Als ich so alt war, wie meine Kinder heute, gab es in der großen Stadt am Fluss noch unverbautes, unbenutztes Gebiet. Eigentlich ist die Stadt nicht am Fluss, aber wir waren es. Es gab ein Überschwemmungsgebiet, das die Stadt, oder die Peripherie, die dort begann, vor dem Überschuss an Wasser bewahren sollte, und ich habe dort gespielt, mit Wasser und ohne und zwar allein. Offensichtlich hatten meine Eltern genug Vertrauen in mich, dass ich nicht ins Wasser stürzen würde. Menschen gab es dort wenige und die wenigen wurden nicht grundsätzlich als potentielle Gefahr gesehen. Ich stapfte durch ungeschnittenes Gras, stieg über Eisenbahnschienen, saß auf Stufen, die je nach dem Wasserstand des Flusses unter Wasser standen oder nicht, schaute auf die Schiffe, das vorbeifließende Wasser, sang und hielt Stöcke unter Wasser. Der breite und endlos lang scheinende Streifen Landschaft diente dem Zweck, Wasser über sich ergehen zu lassen und zu nichts anderem, er war nicht gepflegt, er war nicht schön. Es gab auch alte, nicht mehr in Betrieb befindliche Fabriken dort, deren verbliebene Fensterscheiben man bei Bedarf einschlagen konnte. Bei normalem Wasserstand war die Gegend unbenutzt. Unbenutzt, ein Luxus, den es heute nicht mehr gibt. Die Stadt, die sich effizient für die Freizeitgestaltung ihrer Bewohner einsetzt, hat das Problem mit den Überschwemmungen anders gelöst, und aus dem Überschwemmungsgebiet ein Freizeitparadies gemacht, in dem man Radfahren, Rollerskaten, Joggen und vieles mehr tun kann und wenn man genug davon getan hat, geht man in eines der dort ebenfalls vorhandenen Restaurants. Und wohin geht man, wenn man Liebeskummer hat und sich selber schwören muss, dass man bald auf eines dieser Frachtschiffe steigen wird, um ans Schwarze Meer zu fahren, in dem man sich dann endgültig ertränken wird? Wenn man nachdenken muss, wie man die unpassende, ungestüme Liebe zu einem ungeeigneten Objekt in opportune Bahnen lenkt? Oder wenn man einfach süße Mordpläne für den Geografielehrer schmieden möchte? Die mit enormem Gestaltungswillen angelegten geschwungenen Wege lenken jeden Gedanken hin zum Zentrum, zum Rathaus der Vernunft, zum Fernsehprogramm und nicht weg von dort in Richtung Wellen, in Richtung Bodensatz, in Richtung Gefahr, Schlamm und Auferstehung.

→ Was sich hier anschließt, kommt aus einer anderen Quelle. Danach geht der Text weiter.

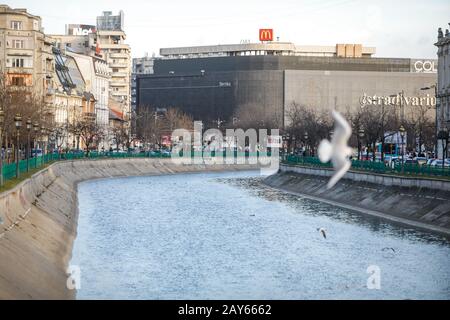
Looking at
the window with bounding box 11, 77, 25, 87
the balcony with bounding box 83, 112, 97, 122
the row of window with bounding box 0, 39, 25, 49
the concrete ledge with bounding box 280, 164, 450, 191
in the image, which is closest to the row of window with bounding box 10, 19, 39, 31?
the row of window with bounding box 0, 39, 25, 49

Es gibt kein unverbautes Gebiet, zumindest keines, das einfach vergessen wurde. Natürlich gibt es unverbautes Gebiet, dort sind dann Wanderwege. Selbst erforschen kann man nur noch wenig. Dazu, das eigene Selbst zu erforschen, lädt keine nicht sich selbst rühmende Landschaft ein.

Als Kind war ich auch auf dem Land und dort war mir sehr fad. Zumindest, wenn ich den ganzen Tag mit meinen Eltern in einem Weingarten war. Wenn ich abends die Milch vom Bauern holen konnte, war mir nicht fad, denn außer den Kühen gab es den Sohn des Bauern, den ich später zu heiraten gedachte. An ihn denke ich heute nicht mehr, genausowenig wie an all den Kummer, den ich in die ungepflegten Landschaften ausgespien habe. Und an die Fadesse der Kindheitssommer nur dann, wenn mich das Kind quält: "Mamma, wann gehen wir endlich?" So war ich auch und noch viel ärger. Aber ich erinnere mich manchmal ungefragt an die alten Brunnen, an die Wege, die ich in meinem kindlichen Detektivsein absuchen musste, um Spuren der Verbrecher zu finden. Manchmal musste ich selbst Zweige anknicken, um sie später als Indiz auf meinen Verfolgungsjagden aufzunehmen. Ich trug eine kleine Taschenlampe bei mir und eine winzige Geldbörse in Form eines Marienkäfers, in der war alles drin, was ich brauchte, in Wirklichkeit also nichts, denn den Inhalt erfand ich, die Form war vorhanden.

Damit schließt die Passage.